Princess Elizabeth and her son Charles, in London, 1948. In June 1953, the photographer received a call from the palace informing him that the Queen wanted him to take the official photos of her coronation. Famous for his fashion photos, Cecil Beaton (1904-1980) infused theatricality, glamour and closeness to the portraits of Elizabeth II, who succeeded her father, George VI. CECIL BEATON / VICTORIA & ALBERT
Constitutional scholar Robert Hazell founded the Constitution Unit at University College London (UCL), a research center specializing in British parliamentary democracy. He has recently launched a major research project on monarchies in Europe.

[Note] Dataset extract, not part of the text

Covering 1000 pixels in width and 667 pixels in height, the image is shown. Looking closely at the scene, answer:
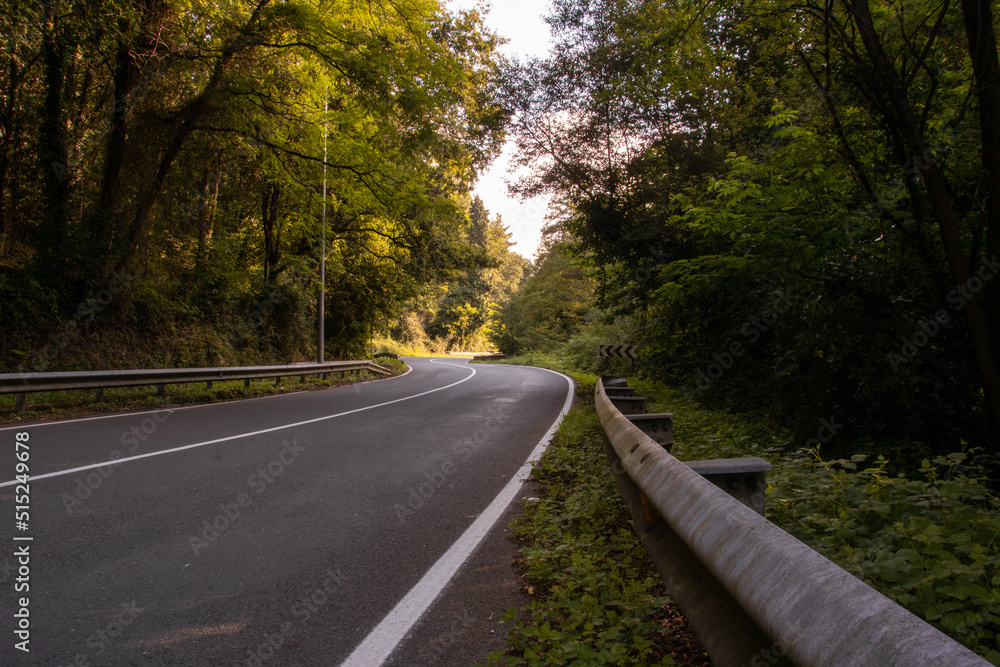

Of the eight parliamentary monarchies – Belgium, Denmark, Spain, Luxembourg, Norway, the Netherlands, the United Kingdom and Sweden – that exist in Europe, the United Kingdom is the only one to have retained a coronation ceremony. Why is this so?
It is about traditions, it is such an ancient ceremony going all the way back to Anglo-Saxon kings. All schoolchildren in Britain learn that kings are crowned. The first King to be crowned in Westminster Abbey was actually a Frenchman who we call William the Conqueror. He was crowned in Westminster Abbey on Christmas Day in 1066. But the coronation is older than that and some historians dated it to the sixth century AD, the first properly recorded coronation dates from AD 973. That was a coronation conducted by Saint Dunstan, then Archbishop of Canterbury, not at Westminster but in Bath Abbey.